Otros médicos, de terapia intensiva, lloraban avergonzados por eso incluso, en el medio del grupo de trabajo que compartimos esta semana. Uno de ellos decía: "Me tocó estar en la tablada, en Moreno, en AMIA, en la Embajada de Israel, el 20 de diciembre, pero ¡esto! No lo vi nunca!! Tantos muchachitos, niños, cientos y cientos, apilados, padres desesperados corriendo por los pasillos, buscando identificar a sus hijos, que tienen la edad de los míos!!"

Los médicos no sabían si un chico estaba vivo o muerto. Reanimar. Intubar. ¿A quién?: "No podíamos tomarnos todo el tiempo para reanimar a alguien. Era horrible, porque no teníamos ese tiempo. Probábamos tres veces y pasábamos a otro!" - decía una médica , ya con todo muy elaborado... Otros en cambio testimoniaban que no podían cambiar de paciente: "Venía un compañero y me decía, que ya estaba... que estaba muerto que lo dejara.... pero no. Yo decía ¡No está muerto!! Era como que cada paciente era mi paciente, y no se podía morir."

"Lo peor – nos decía Miguel – era que finalmente lo aceptabas y daban a alguien por muerto, pero nunca en mi vida sentí tanta desesperación como cuando alguno de ellos daba luego una pequeña señal de estar vivo y entonces, corríamos como locos a reanimarlo pero además querías empezar a revisar a cada uno que se dio por muerto".
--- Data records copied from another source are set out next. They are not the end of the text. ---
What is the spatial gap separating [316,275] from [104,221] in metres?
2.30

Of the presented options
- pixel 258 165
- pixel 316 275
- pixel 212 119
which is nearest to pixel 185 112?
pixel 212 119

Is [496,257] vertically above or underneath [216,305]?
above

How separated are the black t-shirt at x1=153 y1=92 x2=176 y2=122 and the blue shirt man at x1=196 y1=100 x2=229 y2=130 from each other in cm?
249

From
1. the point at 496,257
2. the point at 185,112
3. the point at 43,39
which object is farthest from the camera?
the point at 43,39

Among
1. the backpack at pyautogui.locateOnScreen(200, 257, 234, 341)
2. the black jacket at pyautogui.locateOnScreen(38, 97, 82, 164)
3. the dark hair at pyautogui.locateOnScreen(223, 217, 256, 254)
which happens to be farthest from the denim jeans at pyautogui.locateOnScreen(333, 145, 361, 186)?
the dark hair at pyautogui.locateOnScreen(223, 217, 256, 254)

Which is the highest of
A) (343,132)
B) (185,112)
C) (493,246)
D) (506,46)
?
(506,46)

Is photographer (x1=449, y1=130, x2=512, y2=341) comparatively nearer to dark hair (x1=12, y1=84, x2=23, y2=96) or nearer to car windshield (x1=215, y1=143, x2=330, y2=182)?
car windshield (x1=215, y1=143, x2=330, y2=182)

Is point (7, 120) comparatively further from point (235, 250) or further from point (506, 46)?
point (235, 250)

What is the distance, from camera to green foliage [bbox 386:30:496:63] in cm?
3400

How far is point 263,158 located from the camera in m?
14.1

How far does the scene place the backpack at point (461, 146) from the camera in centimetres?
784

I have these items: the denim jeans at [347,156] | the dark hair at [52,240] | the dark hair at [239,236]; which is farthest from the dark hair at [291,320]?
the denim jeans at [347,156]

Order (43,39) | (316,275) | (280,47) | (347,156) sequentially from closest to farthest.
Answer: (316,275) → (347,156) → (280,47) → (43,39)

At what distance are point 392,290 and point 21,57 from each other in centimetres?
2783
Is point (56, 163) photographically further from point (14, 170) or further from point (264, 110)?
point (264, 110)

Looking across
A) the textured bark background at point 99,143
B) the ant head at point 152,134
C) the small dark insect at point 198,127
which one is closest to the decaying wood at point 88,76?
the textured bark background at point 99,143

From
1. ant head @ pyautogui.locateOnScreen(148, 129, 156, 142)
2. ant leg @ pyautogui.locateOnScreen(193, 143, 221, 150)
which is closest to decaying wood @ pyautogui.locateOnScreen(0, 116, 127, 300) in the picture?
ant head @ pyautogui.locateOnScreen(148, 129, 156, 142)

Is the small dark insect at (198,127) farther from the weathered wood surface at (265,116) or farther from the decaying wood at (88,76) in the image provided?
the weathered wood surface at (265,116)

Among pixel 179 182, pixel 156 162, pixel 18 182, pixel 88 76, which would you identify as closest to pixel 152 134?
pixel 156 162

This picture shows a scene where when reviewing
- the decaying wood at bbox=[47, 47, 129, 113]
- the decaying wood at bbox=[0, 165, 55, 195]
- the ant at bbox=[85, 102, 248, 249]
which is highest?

Tampoco se podían morir los bomberos o los socorristas. Los que estuvieron en la calle, en la fatídica noche, cuando no podía llegar la ambulancia más que a 100 mts., mientras los desesperados sobrevivientes golpeaban las ambulancias, insultaban a sus integrantes y les abrían las puertas para darles niños bajo el grito amenazador de "¡llevate a éste, hija de puta, porque te mato!", nos cuentan además que se decían unos a otros: "no cargues bomberos, los bomberos no se pueden morir". El martes nos decía Verónica: "no podíamos aceptar que se muriera un bombero, por eso no lo podíamos trasladar; son como nosotros, ellos no se pueden morir ahí".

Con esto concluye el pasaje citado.